The same reason is behind the neutering of advanced search features. These have nothing to do with the supposed war on spam/SEO, so why were they removed? Oh yeah because you'd spend less time on the search results page and are less likely to click on an ad/sponsored result, so it's against Google's interests and was removed too.
Kagi works because there is no incentive for SEO manipulators to target it since their market share is so small.
Super tinfoil hat to believe Google wants to send users to blog spam websites (e.g. beneficial to Google).
Anytime there is money to be made, there is an effectively infinite amount of people trying to game the system.
That's why taking the money out of the click is effective.
There can be other models for making money, but methods that really on casting a wide net and driving low quality traffic is the thing that shouldn't be indexed or at least labeled as such
Google is a complex system so “want” can just include we are making money from the blog spam and while we don’t like it other things take priority over fighting it as effectively as we could.
It's never tinfoil-hat to assume that a corporation is, at very least, making sure not to fight too hard against any activity that brings it more revenue.
But the author tried Kagi and the results don't appear to be noticeably different, filled with scammy adspam just like Google and Bing.

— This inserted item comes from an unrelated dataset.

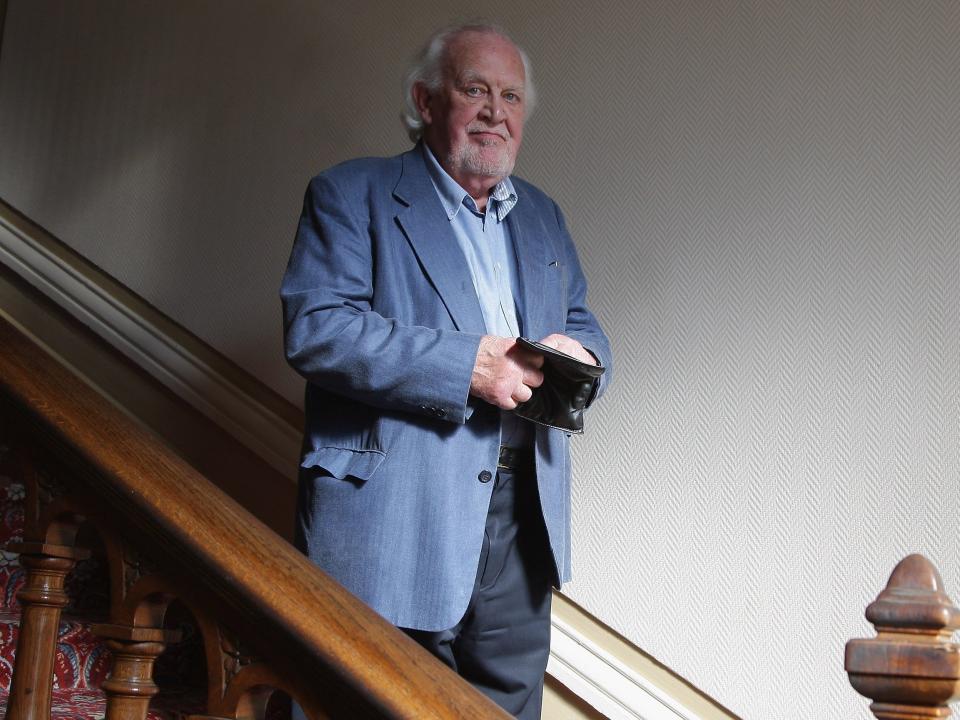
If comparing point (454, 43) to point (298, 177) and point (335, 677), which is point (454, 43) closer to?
point (298, 177)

Kagi's results seem to mostly aggregate existing search engines [1], so this isn't much of a surprise. Perhaps a subscription-based service that operates an index at Google's scale might help, but no such thing exists to my knowledge.
[1] https://help.kagi.com/kagi/search-details/search-sources.htm...
Right, but Kagi has built in tools to make it easy to fix that. Blocking those spammy sites from ever showing up again. Moving certain sites up the ranking, and so on. These features mean that over time my Kagi results have become nearly perfect for myself.
This is addressed in the article. As Hacker News readers and expert computer users, we have a bag of tricks that we can reach into in order to make our searches perform better. With a similar level of effort and an expert user's intuition you can get good results out of any search engine. Not so for the average user. In fact, again paraphrasing the article, Google's original claim to fame was that you didn't have to spend a lot of time doing exact keyword matching and fancy tricks in order to get good results.